Logo após o início da crise bélica na Georgia, que foi fabricada para coincidir com a abertura dos Jogos Olímpicos, o RussiaToday.Com publicou a cronologia dos acontecimentos:- às 4,13 TMG tropas Georgianas atacam Tskhinvali num acto de agressão. O controlo da situação é incerto e há combates continuados, por vezes com grande ferocidade.
- às 5,01 a Região Autónoma da Ossétia do Sul, com uma maioria de população russófona que ronda os 90 por cento, pede protecção à Rússia e ajuda para parar a agressão e invasão do território.
- às 6,51 o Conselho de Segurança da ONU recusa aprovar uma chamada para o cessar fogo patrocinada pela Rússia. Os bombardeamentos e os combates intensificam-se.
- às 8,18 os tiroteios alastram para as ruas de Tskhinvali.

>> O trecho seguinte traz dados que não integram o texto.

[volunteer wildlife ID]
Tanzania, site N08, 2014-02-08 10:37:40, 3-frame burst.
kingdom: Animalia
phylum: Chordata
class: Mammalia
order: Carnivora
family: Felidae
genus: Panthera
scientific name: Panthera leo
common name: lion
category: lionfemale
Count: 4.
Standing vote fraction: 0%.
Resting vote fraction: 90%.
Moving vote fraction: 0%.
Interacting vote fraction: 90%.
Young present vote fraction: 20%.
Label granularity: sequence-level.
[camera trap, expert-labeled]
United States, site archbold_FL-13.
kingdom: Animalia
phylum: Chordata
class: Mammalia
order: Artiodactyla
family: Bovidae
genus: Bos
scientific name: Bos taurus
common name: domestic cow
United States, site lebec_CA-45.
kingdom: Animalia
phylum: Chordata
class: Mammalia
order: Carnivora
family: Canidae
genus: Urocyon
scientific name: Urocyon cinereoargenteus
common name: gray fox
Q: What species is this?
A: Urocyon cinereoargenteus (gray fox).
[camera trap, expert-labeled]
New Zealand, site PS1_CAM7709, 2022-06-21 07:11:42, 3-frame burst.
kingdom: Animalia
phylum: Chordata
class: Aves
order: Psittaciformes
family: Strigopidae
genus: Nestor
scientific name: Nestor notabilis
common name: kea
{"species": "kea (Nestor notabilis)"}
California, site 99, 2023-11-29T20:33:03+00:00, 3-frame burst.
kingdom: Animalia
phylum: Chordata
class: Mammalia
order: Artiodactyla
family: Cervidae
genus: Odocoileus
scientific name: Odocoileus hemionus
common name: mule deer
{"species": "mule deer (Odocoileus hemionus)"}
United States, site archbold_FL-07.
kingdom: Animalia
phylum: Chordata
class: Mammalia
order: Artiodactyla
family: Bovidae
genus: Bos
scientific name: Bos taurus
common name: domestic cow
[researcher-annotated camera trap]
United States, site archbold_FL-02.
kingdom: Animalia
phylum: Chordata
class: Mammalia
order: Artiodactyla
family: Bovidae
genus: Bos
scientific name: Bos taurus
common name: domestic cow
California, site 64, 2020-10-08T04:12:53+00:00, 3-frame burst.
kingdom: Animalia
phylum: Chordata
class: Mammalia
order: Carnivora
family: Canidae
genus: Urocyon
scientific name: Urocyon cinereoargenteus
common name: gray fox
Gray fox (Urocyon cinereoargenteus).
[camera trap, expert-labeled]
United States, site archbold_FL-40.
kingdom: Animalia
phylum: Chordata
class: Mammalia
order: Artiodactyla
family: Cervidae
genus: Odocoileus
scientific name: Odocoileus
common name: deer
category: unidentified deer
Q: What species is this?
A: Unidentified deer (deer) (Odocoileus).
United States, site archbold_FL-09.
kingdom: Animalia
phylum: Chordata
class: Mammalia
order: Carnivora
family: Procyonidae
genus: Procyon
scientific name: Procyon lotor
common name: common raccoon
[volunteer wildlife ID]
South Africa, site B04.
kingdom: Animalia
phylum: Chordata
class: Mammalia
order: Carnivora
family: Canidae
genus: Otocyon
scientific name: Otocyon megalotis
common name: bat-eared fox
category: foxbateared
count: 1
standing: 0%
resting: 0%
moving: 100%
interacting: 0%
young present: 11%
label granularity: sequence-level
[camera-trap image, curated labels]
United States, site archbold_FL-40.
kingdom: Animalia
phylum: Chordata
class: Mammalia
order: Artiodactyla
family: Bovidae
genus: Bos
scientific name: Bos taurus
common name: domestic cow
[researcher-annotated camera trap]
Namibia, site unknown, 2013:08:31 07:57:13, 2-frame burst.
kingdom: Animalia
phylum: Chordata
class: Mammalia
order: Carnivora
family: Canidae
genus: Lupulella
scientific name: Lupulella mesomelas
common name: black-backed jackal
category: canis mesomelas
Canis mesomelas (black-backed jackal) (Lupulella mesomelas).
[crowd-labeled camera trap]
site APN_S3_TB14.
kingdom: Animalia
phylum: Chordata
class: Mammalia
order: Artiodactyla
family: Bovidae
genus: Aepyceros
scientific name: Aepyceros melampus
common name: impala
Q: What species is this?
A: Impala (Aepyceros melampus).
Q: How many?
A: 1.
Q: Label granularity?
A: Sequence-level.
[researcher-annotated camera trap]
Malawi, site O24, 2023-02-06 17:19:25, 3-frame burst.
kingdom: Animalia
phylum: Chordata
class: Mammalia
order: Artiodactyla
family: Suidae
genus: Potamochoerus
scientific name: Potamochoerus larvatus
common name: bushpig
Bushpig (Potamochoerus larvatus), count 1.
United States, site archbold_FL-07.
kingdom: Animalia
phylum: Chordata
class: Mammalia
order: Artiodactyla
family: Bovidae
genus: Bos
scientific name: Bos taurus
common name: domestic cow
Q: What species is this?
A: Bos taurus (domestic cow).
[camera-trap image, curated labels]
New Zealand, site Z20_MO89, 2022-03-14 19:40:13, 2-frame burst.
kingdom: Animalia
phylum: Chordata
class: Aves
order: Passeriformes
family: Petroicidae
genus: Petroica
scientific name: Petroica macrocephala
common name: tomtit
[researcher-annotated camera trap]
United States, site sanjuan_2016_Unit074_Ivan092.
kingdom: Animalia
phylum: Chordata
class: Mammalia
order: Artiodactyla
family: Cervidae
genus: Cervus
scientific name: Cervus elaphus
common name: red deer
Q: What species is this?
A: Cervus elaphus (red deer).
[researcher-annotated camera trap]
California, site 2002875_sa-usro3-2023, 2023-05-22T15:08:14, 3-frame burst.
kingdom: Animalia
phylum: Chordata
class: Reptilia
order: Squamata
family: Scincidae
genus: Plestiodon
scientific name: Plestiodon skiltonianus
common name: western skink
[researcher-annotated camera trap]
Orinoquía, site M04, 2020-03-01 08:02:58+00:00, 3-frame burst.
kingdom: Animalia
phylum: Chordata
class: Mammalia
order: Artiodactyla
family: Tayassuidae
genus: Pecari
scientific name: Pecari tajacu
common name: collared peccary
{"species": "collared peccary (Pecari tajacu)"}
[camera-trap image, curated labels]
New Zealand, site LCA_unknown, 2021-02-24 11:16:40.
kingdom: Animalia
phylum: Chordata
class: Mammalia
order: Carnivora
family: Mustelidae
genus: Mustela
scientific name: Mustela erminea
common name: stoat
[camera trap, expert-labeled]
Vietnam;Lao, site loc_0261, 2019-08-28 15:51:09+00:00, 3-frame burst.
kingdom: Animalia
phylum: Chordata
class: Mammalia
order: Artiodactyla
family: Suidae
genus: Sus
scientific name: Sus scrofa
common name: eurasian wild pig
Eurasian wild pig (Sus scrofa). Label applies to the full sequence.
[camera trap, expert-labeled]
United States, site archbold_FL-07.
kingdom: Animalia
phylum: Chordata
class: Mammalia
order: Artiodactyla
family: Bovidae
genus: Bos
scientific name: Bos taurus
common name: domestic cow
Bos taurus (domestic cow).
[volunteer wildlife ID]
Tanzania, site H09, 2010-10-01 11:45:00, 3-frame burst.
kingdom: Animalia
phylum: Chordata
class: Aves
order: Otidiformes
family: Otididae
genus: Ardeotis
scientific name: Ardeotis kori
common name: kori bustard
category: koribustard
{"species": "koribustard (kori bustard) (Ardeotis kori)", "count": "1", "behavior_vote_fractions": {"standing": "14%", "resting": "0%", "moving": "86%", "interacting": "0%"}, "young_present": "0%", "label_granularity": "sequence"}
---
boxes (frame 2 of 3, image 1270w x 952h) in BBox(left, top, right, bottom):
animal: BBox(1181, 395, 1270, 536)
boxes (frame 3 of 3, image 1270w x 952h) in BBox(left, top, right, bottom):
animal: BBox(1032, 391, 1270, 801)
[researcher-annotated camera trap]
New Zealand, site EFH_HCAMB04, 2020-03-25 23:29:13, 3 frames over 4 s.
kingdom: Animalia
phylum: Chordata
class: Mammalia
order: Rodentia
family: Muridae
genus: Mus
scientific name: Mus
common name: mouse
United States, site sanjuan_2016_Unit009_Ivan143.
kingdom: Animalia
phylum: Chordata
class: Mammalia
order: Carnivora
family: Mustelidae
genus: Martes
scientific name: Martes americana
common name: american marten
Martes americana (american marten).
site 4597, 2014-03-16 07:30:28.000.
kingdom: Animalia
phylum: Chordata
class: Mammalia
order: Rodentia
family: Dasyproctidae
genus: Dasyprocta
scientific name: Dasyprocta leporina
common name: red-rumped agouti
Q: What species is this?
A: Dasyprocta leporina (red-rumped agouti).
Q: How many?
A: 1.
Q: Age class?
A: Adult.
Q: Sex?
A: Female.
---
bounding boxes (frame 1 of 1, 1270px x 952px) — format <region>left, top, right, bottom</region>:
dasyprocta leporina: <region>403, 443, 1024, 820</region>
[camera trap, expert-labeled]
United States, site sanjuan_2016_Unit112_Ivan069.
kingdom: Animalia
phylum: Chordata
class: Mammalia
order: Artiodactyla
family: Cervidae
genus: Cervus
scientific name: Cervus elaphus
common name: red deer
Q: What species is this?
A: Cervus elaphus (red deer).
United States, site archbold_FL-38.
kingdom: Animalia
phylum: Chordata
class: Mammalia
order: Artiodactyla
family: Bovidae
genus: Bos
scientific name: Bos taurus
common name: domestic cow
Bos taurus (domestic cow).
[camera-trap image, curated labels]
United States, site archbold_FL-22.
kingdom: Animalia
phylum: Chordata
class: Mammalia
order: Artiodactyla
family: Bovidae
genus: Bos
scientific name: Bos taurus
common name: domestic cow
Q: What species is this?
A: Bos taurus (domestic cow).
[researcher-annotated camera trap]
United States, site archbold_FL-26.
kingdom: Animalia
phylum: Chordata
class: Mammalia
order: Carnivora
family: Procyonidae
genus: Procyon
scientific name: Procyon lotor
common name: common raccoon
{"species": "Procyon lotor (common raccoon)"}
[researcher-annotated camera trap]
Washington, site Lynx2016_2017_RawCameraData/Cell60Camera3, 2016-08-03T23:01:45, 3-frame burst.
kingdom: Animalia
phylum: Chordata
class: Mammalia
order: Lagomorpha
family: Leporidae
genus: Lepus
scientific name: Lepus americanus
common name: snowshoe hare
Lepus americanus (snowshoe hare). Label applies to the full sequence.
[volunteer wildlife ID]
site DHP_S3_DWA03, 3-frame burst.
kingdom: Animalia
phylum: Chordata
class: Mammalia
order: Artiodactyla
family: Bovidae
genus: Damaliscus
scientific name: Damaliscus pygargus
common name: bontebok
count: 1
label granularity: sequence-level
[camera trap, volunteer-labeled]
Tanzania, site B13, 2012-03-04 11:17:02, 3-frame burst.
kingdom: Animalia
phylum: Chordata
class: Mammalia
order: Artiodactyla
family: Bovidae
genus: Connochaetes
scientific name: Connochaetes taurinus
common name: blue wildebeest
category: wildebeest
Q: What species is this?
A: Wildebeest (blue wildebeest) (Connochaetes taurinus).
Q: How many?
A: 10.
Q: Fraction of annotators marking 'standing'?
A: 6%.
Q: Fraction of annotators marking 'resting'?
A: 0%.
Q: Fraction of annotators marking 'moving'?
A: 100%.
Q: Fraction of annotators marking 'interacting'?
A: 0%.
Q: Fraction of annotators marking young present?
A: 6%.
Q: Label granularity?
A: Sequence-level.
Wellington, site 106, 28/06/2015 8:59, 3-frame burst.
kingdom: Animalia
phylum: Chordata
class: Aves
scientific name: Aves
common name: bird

- às 9,36 o Parlamento Russo cita a agressão da Geórgia como uma séria razão para que a comunidade internacional reconheça a independência da Ossétia do Sul. (o seja, que se usem os mesmos critérios que o Ocidente usou no Kosovo face à Sérvia e ex-Jugoslávia).
- às 10,33 a Geórgia anuncia um período de três horas de tréguas para que os civis evacuem a zona de conflito.
- às 11,25 repórteres locais afirmam que Tskhinvali está completamente destruída.
- às 12,04 o ministro da Defesa russo declara o envio de tropas de manutenção de paz para a Ossétia reforçando o contingente aí existente.
- às 12,55 Lavrov o ministro dos Negócios Estrangeiros russo acusa a Geórgia de “limpeza étnica” nas populações nas povoações da Ossétia.
- às 13,16 Mikhail Saakashvili acusa a Rússia de ter provocado a guerra e pede o apoio dos Estados Unidos.
- às 13,25 o ministro da Defesa russo acusa as tropas da Geórgia de dispararem sobre forças de manutenção de paz e de negar ajuda médica a civis.
- às 14,23 repórteres de Tskhinvali noticiam fogo macisso sobre a cidade.
- às 16,14 a Força Aérea Russa nega ter bombardeado uma base militar da Geórgia.
- às 16,46 milhares de sul-ossetianos ocorrem à frente de combate.
- às 17,20 Registando a existência de 1400 mortos como resultado dos ataques Kokoity o lider da Ossétia do Sul apela à comunidade internacional para parar o genocídio perpretado pela Geórgia, reconhecendo de facto a independência do território.
- às 17,35 o presidente georgiano Saakashvili afirma que a Geórgia controla Tskhinvali e a maior parte das povoações na região.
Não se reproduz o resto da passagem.